Söz konusu E Bölümü, 1) Devlet, Millet ve Kurumlar; 2) Dış Politika; 3) Adliye ve Polis; 4) Eğitim, Bilim ve Kültür; 5) Ülke Savunması; 6) Maliye; 7) Çevre, Ulaşım, Enerji ve Komünikasyon; 8) Sağlık, İş ve Sosyal Güvence ve nihayetinde 9) Ekonomi başlıklı dokuz alt bölümden oluşmaktadır[66]. Bunların tamamında da Türkiye ile ilgili evrakları bulmak mümkündür. Fakat makalenin sınırlarını da aşmadan, doğrudan diplomatik evrakların bulunduğu dosyalardan bahsetmek daha doğru olsa gerek. Bunun için Dış Politika adlı ikinci alt bölümde evvela 2.1. Dış Politik ve Dış Ekonomik İlişkiler, ardından 2.1.1. Dış Politik İlişkiler alt kategorisinden ilgili künyelere bakmak gereklidir. E2001B başlangıçlı künyede, 1918-1946 yıllarını kapsayan Dış Meseleler Bölümü: Merkezi Envantere ulaşmak mümkün olacaktır. Bu envanterin E2001B#B.2 kategorisinde, örneğin Diplomatik ve Konslosluk Temsilcilikleri kısmında, İsviçre’nin yabancı ülkelerde temsilciliklerinin açılmasına ilişkin belgeler mevcuttur. Mesela, Atina, Belçika, Romanya, Chile ve Guatemala dışında Türkiye’de, İstanbul’da, bir elçilik açılmasına ilişkin müzakere evrakı bu bölümün E2001B#B.21.11 künyesine sahiptir ve tam dosya numarası E2001B#1000/1501#813’tür[67]. Dosyanın kendisi dijitalleştirilmemiştir. Dosya içeriğinde, Birinci Dünya Harbi’nin bitişi ve Mondros Mütarekesi’nin imzalanması ile birlikte Türkiye’de kalan İsviçrelilerin haklarının hangi ülkeler tarafından savunulacağı bağlamında tekrar gündeme gelen, İstanbul’da bir elçilik açıp açmama konusuna ilişkin evrakı bulmak mümkündür. Bu açıdan evraklar 1918-1920 yıllarına ilişkindir. Dosyada, Edouard Müller’in “Yakın Doğu’daki Diplomatik ve Konsolosluk Servisimiz”[68] başlıklı makalesini de içeren bir kitapçık dışında, 196 sayfa evrak mevcuttur[69].
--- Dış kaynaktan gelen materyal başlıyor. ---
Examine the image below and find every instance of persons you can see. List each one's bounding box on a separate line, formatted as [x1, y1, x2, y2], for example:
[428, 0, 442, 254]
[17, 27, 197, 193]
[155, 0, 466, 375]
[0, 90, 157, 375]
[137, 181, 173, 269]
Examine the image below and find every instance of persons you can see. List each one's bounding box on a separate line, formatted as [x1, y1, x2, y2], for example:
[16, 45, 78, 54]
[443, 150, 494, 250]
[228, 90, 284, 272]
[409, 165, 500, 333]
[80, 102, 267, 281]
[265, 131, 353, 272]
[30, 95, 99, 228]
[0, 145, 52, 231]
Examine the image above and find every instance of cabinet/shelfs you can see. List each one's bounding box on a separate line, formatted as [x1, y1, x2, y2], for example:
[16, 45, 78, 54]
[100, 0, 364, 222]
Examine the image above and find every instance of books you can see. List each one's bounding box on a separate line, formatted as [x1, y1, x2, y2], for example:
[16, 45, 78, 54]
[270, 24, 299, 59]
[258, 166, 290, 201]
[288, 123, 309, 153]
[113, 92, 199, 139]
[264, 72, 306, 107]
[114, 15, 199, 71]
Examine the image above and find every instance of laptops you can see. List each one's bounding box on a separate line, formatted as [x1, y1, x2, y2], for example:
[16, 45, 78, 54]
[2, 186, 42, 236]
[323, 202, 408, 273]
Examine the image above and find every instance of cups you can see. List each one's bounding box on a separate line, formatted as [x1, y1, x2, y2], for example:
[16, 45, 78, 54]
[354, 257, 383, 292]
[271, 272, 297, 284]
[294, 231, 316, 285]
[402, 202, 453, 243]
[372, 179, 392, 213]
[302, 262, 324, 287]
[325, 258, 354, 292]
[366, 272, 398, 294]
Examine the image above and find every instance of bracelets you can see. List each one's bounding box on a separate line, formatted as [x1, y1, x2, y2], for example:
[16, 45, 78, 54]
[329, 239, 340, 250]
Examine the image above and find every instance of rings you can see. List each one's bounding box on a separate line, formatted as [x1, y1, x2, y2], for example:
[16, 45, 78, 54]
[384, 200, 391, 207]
Bunun dışında, Cumhuriyet’in ilk on yılında Türkiye ile İsviçre arasındaki diplomatik, siyasi, sosyal ve kültürel meselelerin müzakereleri ve muhtelif anlaşma taslak ve nihai metinleri barındıran, Türkiye (Türkei/Turquie) başlıklı dosyalar bu tarih aralığına ilişkin yapılacak incelemeler için esaslıdır[70]. Yine hukuk inkılabı sürecinde Medeni Kanun’un İsviçre’den alınmış olması, konu hakkında yapılacak çalışmalarda İsviçre Federal Arşivi’ni kaçınılmaz kılmaktadır. İsviçre’nin Eugen Huber vasıtasıyla kendi Medeni Kanunu’nu yazarken oluşan evrak ve Türkiye’nin İsviçre Medeni Kanunu’nu kabul etmesine ilişkin evrak Federal Arşiv’de bulunmaktadır. Bu evrakın incelenmesi, bir Doğu İslam ülkesinin nasıl olur da Batı Hristiyan örneğinde bir Medeni Kanun’u kabul edebildiğine, bununla da kalmayıp başarılı bir şekilde uygulayabildiğine ilişkin kıyaslamalı incelemelere olanak sağlamaktadır[71]. Yine, Türkiye’nin İsviçre Medeni Kanun’unu kabul etmesinin doğrudan İsviçre tarafından nasıl değerlendirdiğine yönelik incelemelere imkân tanımaktadır.
İsviçre Federal Arşivi’nde sadece Türkiye’deki elçiliği veya Türkiye ile ilişkilerini kapsayan evraka değil, aynı zamanda İsviçre’deki elçilik ve konsolosluk evrakına ulaşmak mümkündür. Burada, Osmanlı döneminden itibaren İsviçre’deki temsilciliklerde bulunan personel ve bu personellerin zaman içindeki değişimi hakkındaki bilgiler ayrıca dikkat çekicidir. Bu bağlamda sadece Osmanlı son dönemi değil, Cumhuriyetin erken ve geç dönemlerindeki elçilik ve konsolosluk personeline ilişkin de bilgi bulmak mümkündür. İlginç bir örnek, 1925-1929 yılları arasında Türkiye’nin Bern Elçisi Mehmet Münir Ertegün[72] ve sekreterler Rifat Necip Bey ile Rauf Hayri Bey’in dosyası olsa gerek[73].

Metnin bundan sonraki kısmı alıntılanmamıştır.